A local electrician and Milton High School grad, Josh Sylvester, needs community support. Sylvester, and his fiancée, Darla Harris, said a fluke side effect to a medicine administered after a motorcycle accident two years ago led stomach ulcers and liver failure. Now he is in end-stage liver failure and needs a transplant.
“Sometimes I’m out of it. I may not remember this conversation tomorrow,” Sylvester said, Thursday. Harris said after the 2012 wreck, where the two on Sylvester’s bike ended up in a wash at Indian Ford Road, Sylvester thought he could walk off his injuries. Harris said she was unscathed. She said Sylvester maintained for a year before going to the hospital. Sylvester said his legs were swollen and couldn’t move after going on the generally benign naproxen.
Harris said Sylvester was at Sacred Heart for a month. She said he was pooling blood but thickening it would have caused other problems. His blood had also become toxic. Red spots on his chest show where his blood has burst the smaller veins. Sylvester said one day he couldn’t speak for five hours. The hospital as set him up at home, he said, with everything handicap accessible now.
“I’m not sitting with my hand out,” Sylvester said. However, the couple is strapped. Sylvester can’t work and Harris had to quit one of her two jobs to be home more for her fiancée. Sylvester said the mortgage company is even trying to kick them out of their home after exhausting all options to delay or lessen bills. Sylvester said an antibiotic the doctor prescribed costs $1,600 a month, but his insurance dropped him since going on hospice care. However, neither Harris nor Sylvester sought any kind of donations.

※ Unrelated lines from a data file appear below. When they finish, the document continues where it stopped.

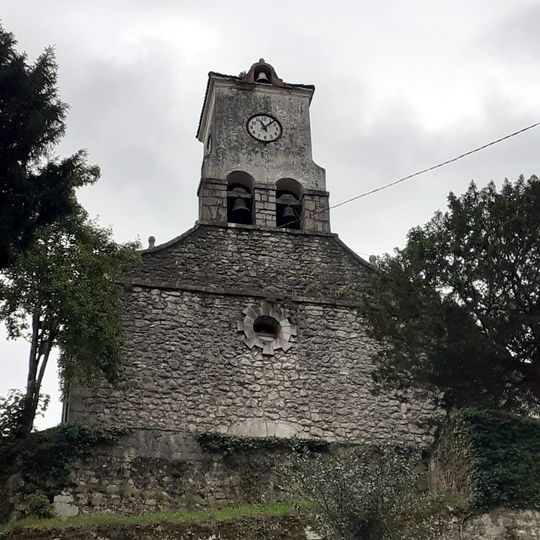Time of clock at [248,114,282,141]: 11:07
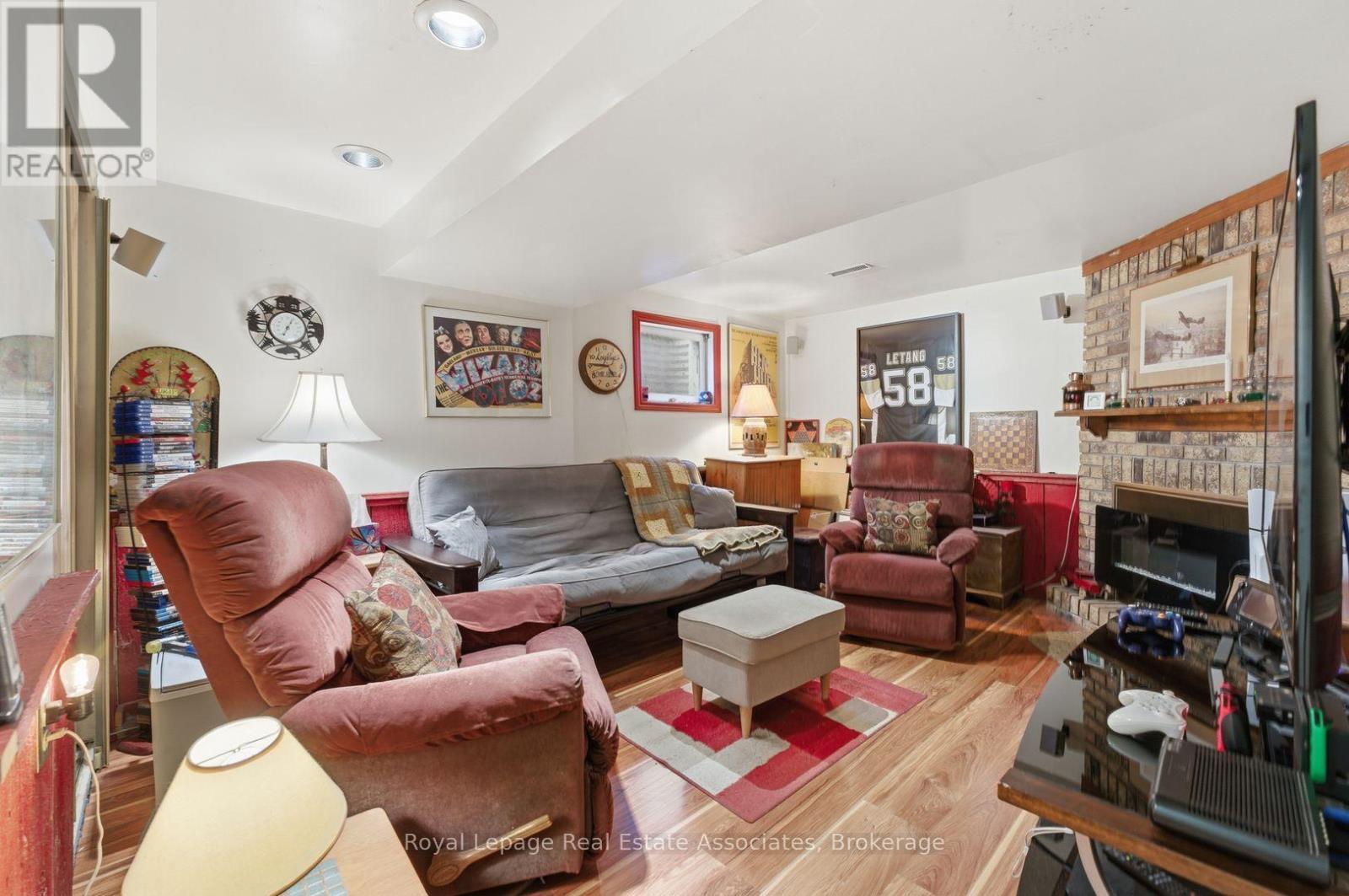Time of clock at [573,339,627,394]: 4:45
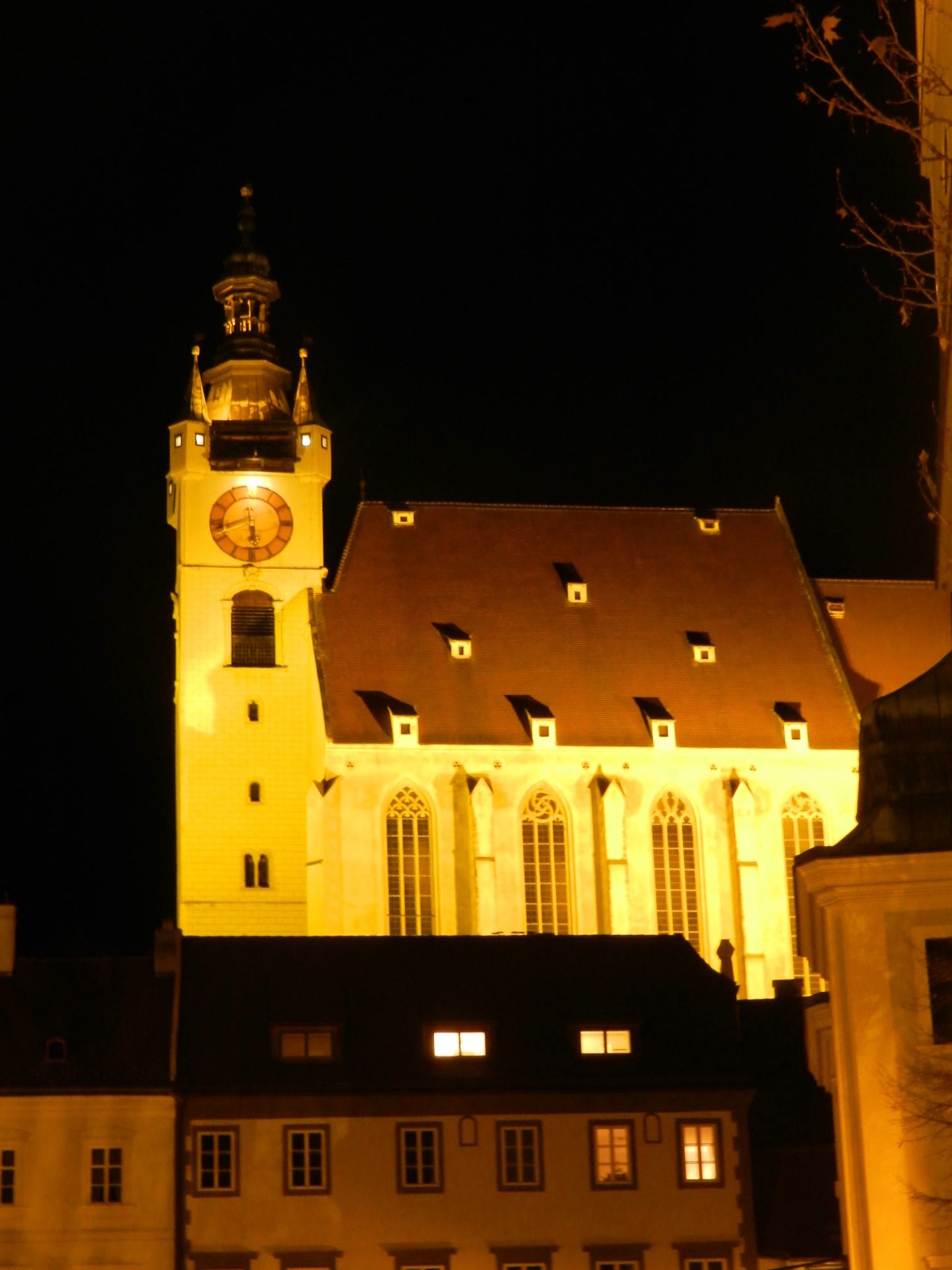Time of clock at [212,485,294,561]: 5:42
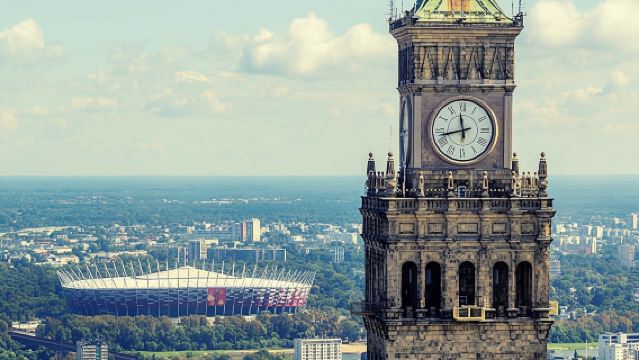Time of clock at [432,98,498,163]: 11:42
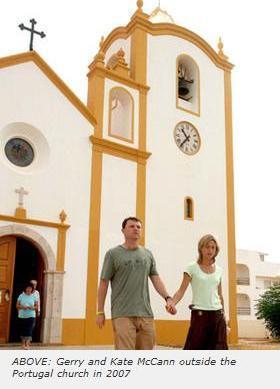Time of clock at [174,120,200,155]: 10:36
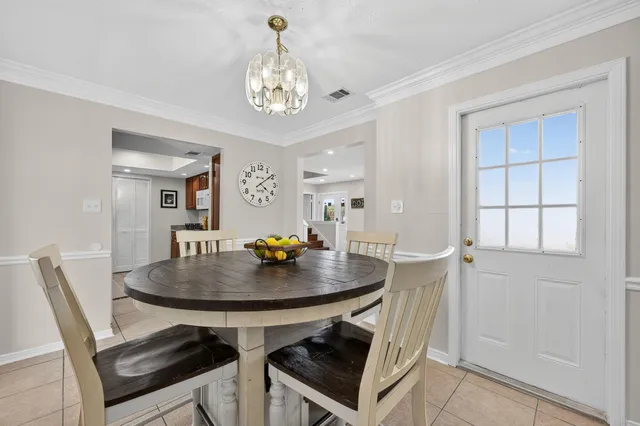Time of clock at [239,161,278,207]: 4:09
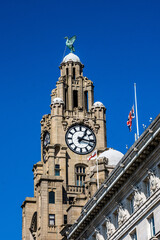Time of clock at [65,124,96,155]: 1:16
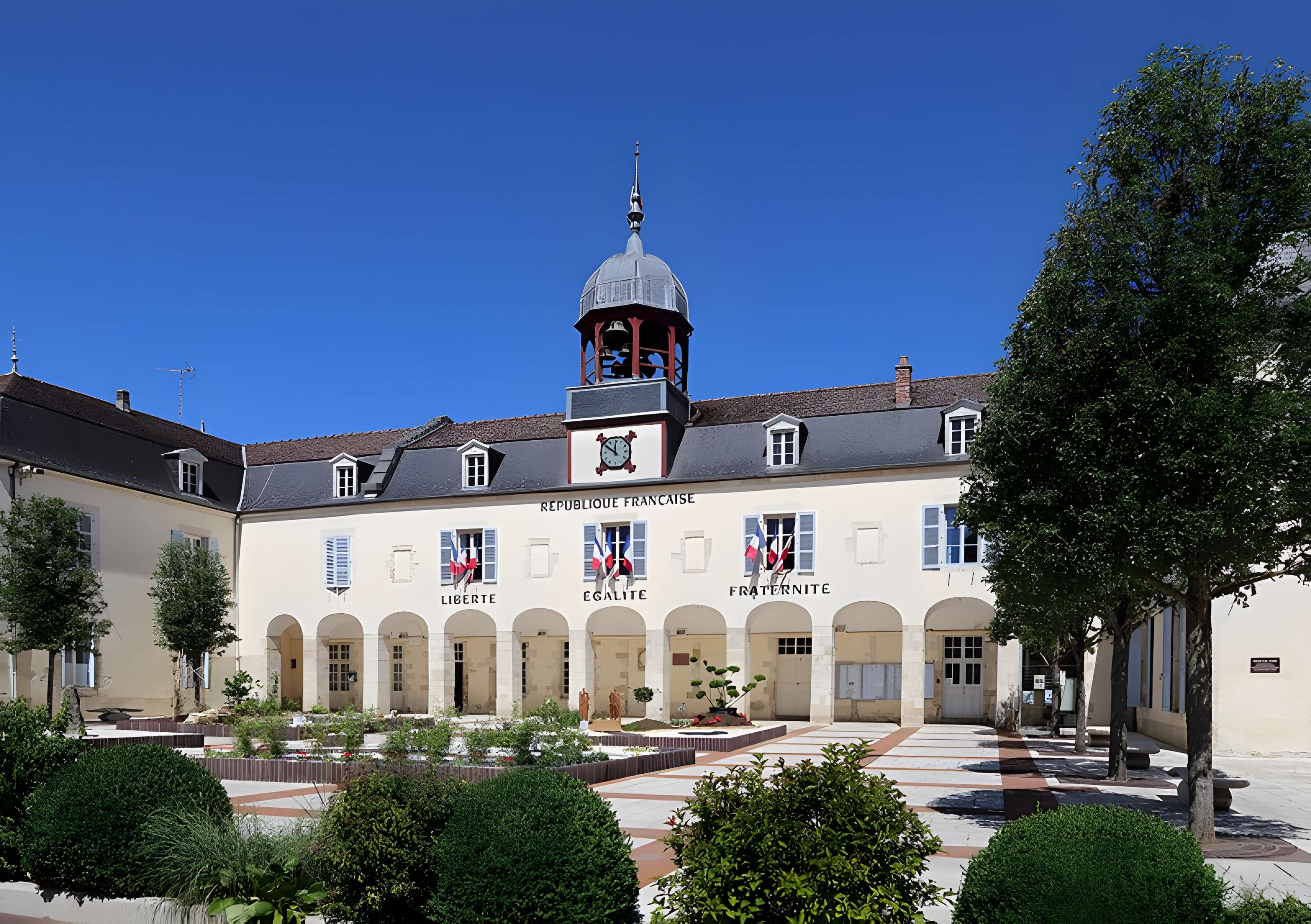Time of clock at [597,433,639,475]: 11:50
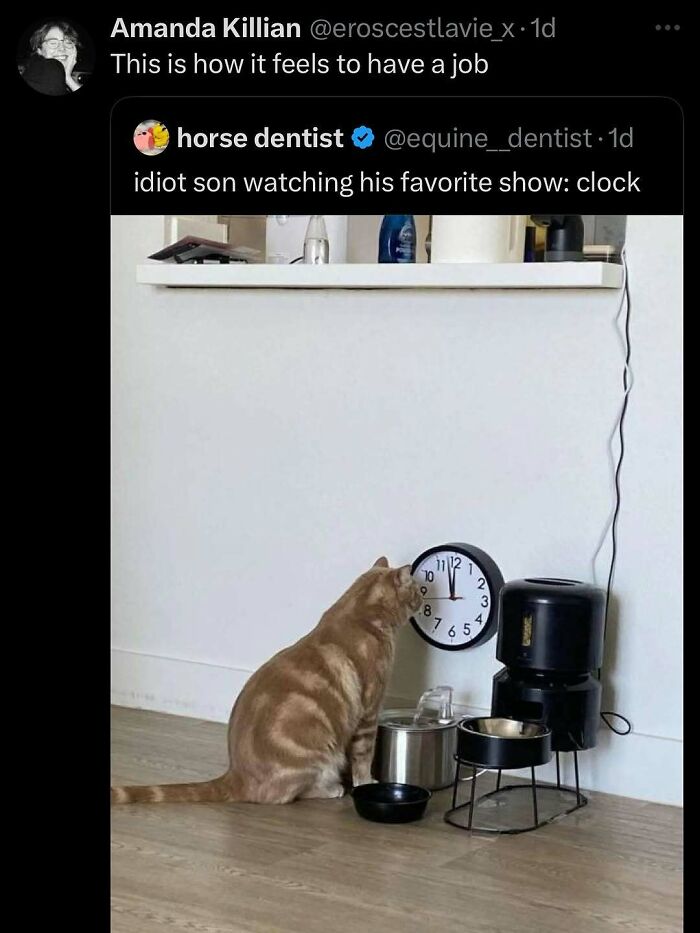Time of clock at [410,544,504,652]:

The next step is a consultation, Harris said, determining how good a candidate Sylvester is for a new liver. Though it sounds cruel, Harris said, the hospital has to make sure a liver won’t go to waste. Sylvester said he has no other failing organs right now, a typical side effect of liver failure and a reason they’re optimistic about his chances of getting a liver. The support so far from the community, Harris said, has also placed Sylvester in better standing for the list. She said they should be able to set up the appointment for the consultation at UF Health Shands Hospital within a couple weeks.
As to their nuptials, Harris said she and Sylvester aren’t setting a date until Sylvester is on the mend. They just got engaged only a month ago.